Santiago Salvador war mit seiner Freundin in einem Renfe-Zug auf dem Weg nach Huelva. Die Zahl der Todesopfer des Unfalls ist auf 41 angestiegen.

Santiago Salvador, einer der Portugiesen an Bord des Renfe-Zuges, der am Sonntag in den Zusammenstoß verwickelt war, berichtete auf Instagram, wie er den Unfall erlebt hat.

"Im Moment geht es mir gut, ich bin am Leben.

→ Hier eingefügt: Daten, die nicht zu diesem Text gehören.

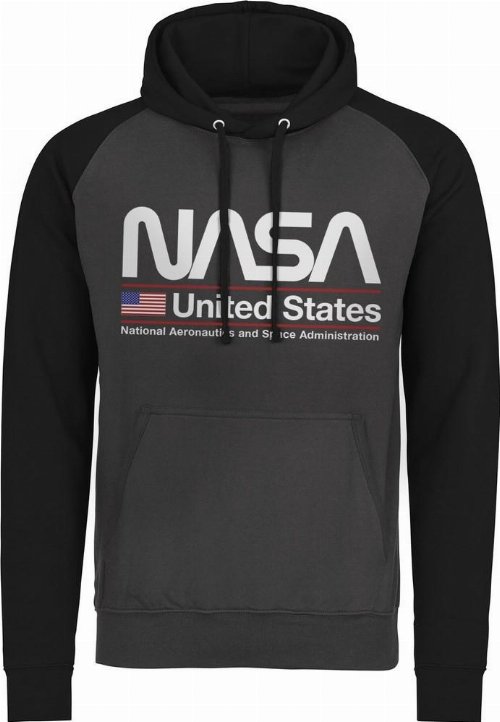 NASA - United States Baseball Hooded
Sweater
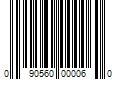 Barcode Image for UPC code 090560000060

Ich bin glücklich, dass es mir gut geht und ich habe viel Kraft. Es war ein sehr tragischer Unfall, es sah wie die Hölle aus", beschreibt Santiago in dem Video, das in den sozialen Medien veröffentlicht wurde.

Er saß mit seiner Freundin im Zug, die den Zusammenstoß ebenfalls überlebte.

"Ich hatte den Unfall, ich war mit meiner Freundin zusammen, ich flog durch den Waggon und es fühlte sich an wie auf einem Karussell. Ich habe mir nur das Schien- und Wadenbein gebrochen. Zum Glück bin ich wieder am Leben und meiner Freundin geht es auch gut. Es war eine göttliche Kraft, ein Wunder, am Leben zu sein. Es war eine Zeit, in der ich viel Tod gesehen habe, viele tote Menschen", sagt der Portugiese.

"Man muss das Leben leben, denn das Leben ist kurz, und all den Menschen danken, die man an seiner Seite hat - Müttern, Vätern, Familien, Freunden, Ehemännern. Reg dich nicht über dumme Dinge auf, schätze die Liebe zwischen euch mehr, denn das Leben... einen Tag bist du hier und am nächsten Tag bist du im Himmel. Prost, ich war nicht an der Reihe, in den Himmel zu kommen", schloss er.